(Exercise directions): Quote exactly the lines from the one with "Molecular Ingredients" to the end of the data, both included; omit the pictures.

(Data for processing):
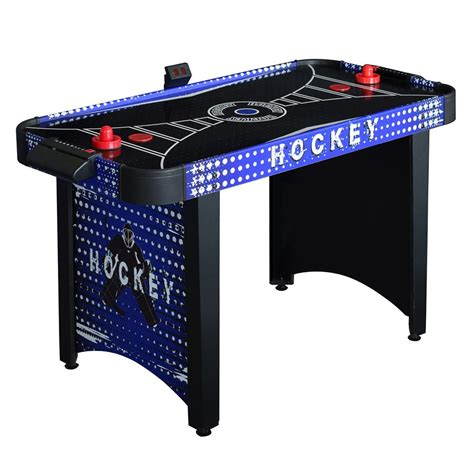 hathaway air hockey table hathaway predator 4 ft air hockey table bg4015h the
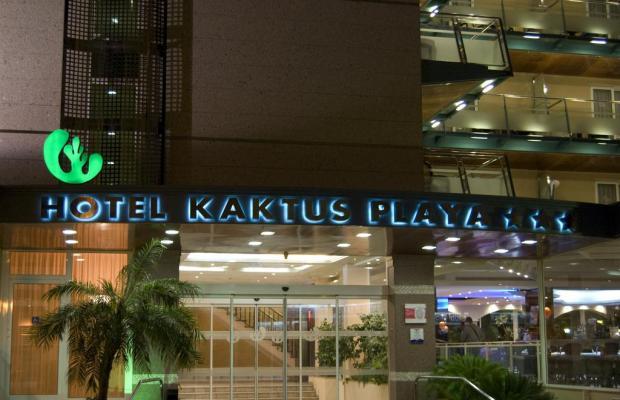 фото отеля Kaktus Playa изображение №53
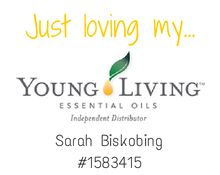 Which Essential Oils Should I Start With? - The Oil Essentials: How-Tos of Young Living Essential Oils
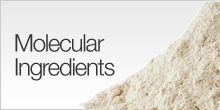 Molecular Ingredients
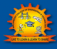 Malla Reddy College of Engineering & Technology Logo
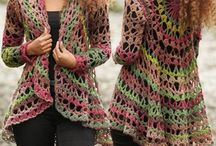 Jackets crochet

(Exercise output):
 Molecular Ingredients
 Malla Reddy College of Engineering & Technology Logo
 Jackets crochet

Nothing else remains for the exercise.